Some cancer drugs can harm the heart, particularly the newer agents, so experts are urging doctors to be alert for cardiac events in the future.
Cancer plays havoc with the body – both before and after treatment.
“It’s hard for someone going through chemotherapy to know if they are feeling fatigued because of the chemo, or because they have a heart problem,” says Dr Sharon Wilson, a consultant cardiologist at ACT Health.
Almost a third of people who survive cancer develop cardiovascular disease, and cancer patients are twice as likely to die from heart disease as people in the general population.
“Women can tend to underplay signs like breathlessness and put it down to weight gain or reduced fitness,” she said, adding that women typically will also present very different symptoms to the crushing chest pain men report with ischaemia.
While the effect of gender on disease risk, presentation and other factors are widely known in both oncology and cardiovascular disease – there has been little research so far on how gender differences might play out in the intersection of cancer and its therapies on the cardiovascular system.
Now, a three-year retrospective study of 551 people enrolled in the Mannheim Registry for Cardio-oncology (MARCO) found that male cancer patients were more likely to have cardiovascular disease and, when gender-specific cancers were excluded, had twice the mortality rates of females.
The researchers found that women were significantly younger when they were diagnosed with cancer, significantly more likely to develop secondary tumours and had yet had greater functional capacity.
In contrast, men were more likely to have concomitant diseases such as coronary artery disease, COPD and chronic kidney disease than women, the research found.
Heart failure and prior stroke was similar in both men and women, although men were more likely to be treated with beta blockers, ACE inhibitors, angiotensin receptor blockers, statins, and anticoagulant and platelet inhibition drugs.
Gender and treatments
“The two most common cancers – breast and prostate – are sex-differentiated,” said Dr Wilson.
“But the two biggest cancer patient groups I see as a cardiologist, are post-breast cancer patients who were treated with herceptin and similar drugs, and people post-childhood cancer treated with anthracyclines, then coming in with heart failure in their 20s and 30s,” she said.
While prostate cancer patients were typically older and often had more age-related cardiac risk factors than breast cancer patients, prostate cancer treatment often involved radiotherapy and resection followed by hormonal treatment, rather than the more cardio-toxic chemotherapies.
The MARCO study found that women were more likely to be treated with conventional cytostatic agents, such as anthracycline, taxane, nucleoside analogue.
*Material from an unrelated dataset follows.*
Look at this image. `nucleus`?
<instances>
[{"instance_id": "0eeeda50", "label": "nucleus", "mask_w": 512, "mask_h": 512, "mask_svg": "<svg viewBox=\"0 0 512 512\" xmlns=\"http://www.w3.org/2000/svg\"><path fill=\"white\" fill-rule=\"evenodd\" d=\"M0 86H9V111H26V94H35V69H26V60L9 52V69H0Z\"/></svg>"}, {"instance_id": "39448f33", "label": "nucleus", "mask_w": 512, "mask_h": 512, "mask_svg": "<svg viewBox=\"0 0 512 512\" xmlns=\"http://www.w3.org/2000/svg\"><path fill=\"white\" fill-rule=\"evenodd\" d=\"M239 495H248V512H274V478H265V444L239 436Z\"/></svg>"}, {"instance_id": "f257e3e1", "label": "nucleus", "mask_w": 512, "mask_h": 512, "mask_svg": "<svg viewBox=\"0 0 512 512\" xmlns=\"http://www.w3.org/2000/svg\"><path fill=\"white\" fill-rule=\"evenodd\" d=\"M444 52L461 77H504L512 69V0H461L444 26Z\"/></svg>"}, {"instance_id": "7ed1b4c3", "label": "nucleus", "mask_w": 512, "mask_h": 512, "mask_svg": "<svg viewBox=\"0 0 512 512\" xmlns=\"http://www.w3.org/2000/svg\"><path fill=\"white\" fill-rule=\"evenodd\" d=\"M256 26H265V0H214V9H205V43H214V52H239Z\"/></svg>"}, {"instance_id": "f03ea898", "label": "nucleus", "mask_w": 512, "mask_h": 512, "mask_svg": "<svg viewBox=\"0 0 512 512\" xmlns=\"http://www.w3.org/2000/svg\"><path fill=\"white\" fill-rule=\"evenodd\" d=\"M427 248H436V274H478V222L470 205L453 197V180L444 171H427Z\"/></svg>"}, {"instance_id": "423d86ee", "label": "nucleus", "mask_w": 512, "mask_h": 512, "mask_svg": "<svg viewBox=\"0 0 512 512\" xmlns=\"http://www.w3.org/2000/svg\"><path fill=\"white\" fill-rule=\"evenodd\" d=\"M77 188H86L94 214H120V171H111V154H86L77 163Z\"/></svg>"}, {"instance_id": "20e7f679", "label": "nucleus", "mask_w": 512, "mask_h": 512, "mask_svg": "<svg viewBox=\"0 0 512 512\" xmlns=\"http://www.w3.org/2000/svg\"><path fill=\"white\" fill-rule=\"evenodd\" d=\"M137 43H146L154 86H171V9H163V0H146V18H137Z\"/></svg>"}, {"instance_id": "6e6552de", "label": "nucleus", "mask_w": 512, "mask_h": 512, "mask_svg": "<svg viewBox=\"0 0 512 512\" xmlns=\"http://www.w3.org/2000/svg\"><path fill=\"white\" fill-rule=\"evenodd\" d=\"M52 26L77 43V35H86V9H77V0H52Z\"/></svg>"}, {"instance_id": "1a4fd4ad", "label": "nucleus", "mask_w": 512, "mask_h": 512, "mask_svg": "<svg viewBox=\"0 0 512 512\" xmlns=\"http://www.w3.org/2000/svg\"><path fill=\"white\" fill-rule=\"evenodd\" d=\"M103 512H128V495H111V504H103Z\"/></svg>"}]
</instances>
While men were more likely to receive monoclonal antibodies and immune checkpoint inhibitors.
“Cardiac events may become more common in the future with some of the newer agents, which now have a lot more interactions with the heart leading to unusual or subtle side effects,” said Dr Wilson, adding that cardiac damage could often be averted with early intervention.
“This makes it even more important that cardiologists work with the oncologist, rather than against them in order to get the better outcome for the patient.”
Age, treatments and other complicating factors
“Some of the drugs used to treat cancers can cause adverse effects on the heart,” said Associate Professor Doan Ngo, co-director of cardiometabolic, vascular and cardio-oncology research groups at the University of Newcastle.
Professor Ngo noted the interplay between cardiology and cancer is already complex, so isolating the effects of gender in a research cohort is hard, particularly when women are typically diagnosed younger than males.
In the MARCO study, women were less likely to have hypertension, diabetes or to consume nicotine. They did, however, have higher rates of hyperlipidaemia.
“Younger female participants will tend to have less cardiovascular risk factors than male cancer survivors to begin with, and it’s also difficult to draw conclusions over a short follow-up time,” she said.
Because the field of cardio-oncology is barely a decade old, most longitudinal studies are retrospective; and clinical trials for oncology drugs typically exclude patients with pre-existing cardiac conditions, she said.
Her team has recruited over 270 patients for a longitudinal cardio-oncology study, giving them cardiac function and metabolic assessments at the time of their cancer diagnosis, with follow-up tests at regular intervals up to two years. “We hope to expand the cohort and do longer-term follow-ups,” she says.
Professor Ngo said many oncological treatment regimes are now tailored to each patient following genetic tests on tumour types, making it even trickier to differentiate the effects of gender on cardiovascular outcomes.
While both cardiology and oncology have established guidelines for dealing with specific events, there’s now a growing role for cardio-oncology, with a range of recent guidelines published.
Professor Ngo said that future best practice is likely to involve multi-disciplinary care where cardiologists are embedded in the oncology department.